COMPITO> Riprendi il brano sui rifugiati politici e sui gironi della burocrazia, riportato più sotto, e prosegui la stesura subito dopo la sua ultima frase.

BRANO DI TESTO>
Ma rimarrà un cittadino del nulla. Senza cittadinanza altro non è
che un “fantasma burocratico” in balia del semplice e puro
assistenzialismo. Come un bambino intelligente e dotato costretto a
rimanere tutta la vita in una culla. Sempre accudito, mai adulto.
Non
potendo varcare le tre porte il rifugiato politico cade nel vuoto dei
“tombini” lasciati aperti nelle strade. Viene risucchiato dai
loro gorghi e scompare fra i rifiuti senza nemmeno passare per la
raccolta differenziata.
La
caduta passa attraverso quattro diversi gironi danteschi in cui il
rifugiato si trova ad essere risucchiato in un movimento lento,
graduale e inesorabile.
Il
primo girone è rappresentato dagli enti locali - nel caso del
Trentino dal Cinformi. Senza una legge organica il rifugiato politico
percepisce subito gli enti locali come strutture imbalsamate e inermi
di cui non è chiaro il ruolo né le direttive. Passata la fase
emergenziale dell’accoglienza immediata (fase che può durare anche
alcuni anni), il rifugiato politico viene poi spinto dagli enti
locali nella bocca del secondo girone: quello delle agenzie per il
lavoro.

DATI FORNITI>
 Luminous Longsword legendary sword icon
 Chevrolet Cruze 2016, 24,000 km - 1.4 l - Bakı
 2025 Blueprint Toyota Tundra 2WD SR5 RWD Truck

RISPOSTA SCRITTA>
In
questo girone – quello in cui i condannati sono costretti a cercare
un lavoro che non avranno mai – l’assenza della cittadinanza e
l’impossibilità di potersi muovere liberamente nei diversi stati
alla ricerca di un lavoro che corrisponda alle proprie inclinazioni
crea il più grande dei circoli viziosi: la mancanza di offerte di
lavoro dovuta alla crisi economica, infatti, obbliga
all’assistenzialismo continuo, ultima via verso il margine della
società.
Il
terzo girone passa per le infinite vie degli assistenti sociali e dei
loro tentativi di trovare alloggi protetti, case famiglia e lavori
scartati dagli italiani.
L’ultimo
girone, esaurite tutte le possibilità di inserimento, passa per il
semplice meccanismo di soddisfare i bisogni primari di sopravvivenza
presso enti legati alla Chiesa, come ad esempio Caritas.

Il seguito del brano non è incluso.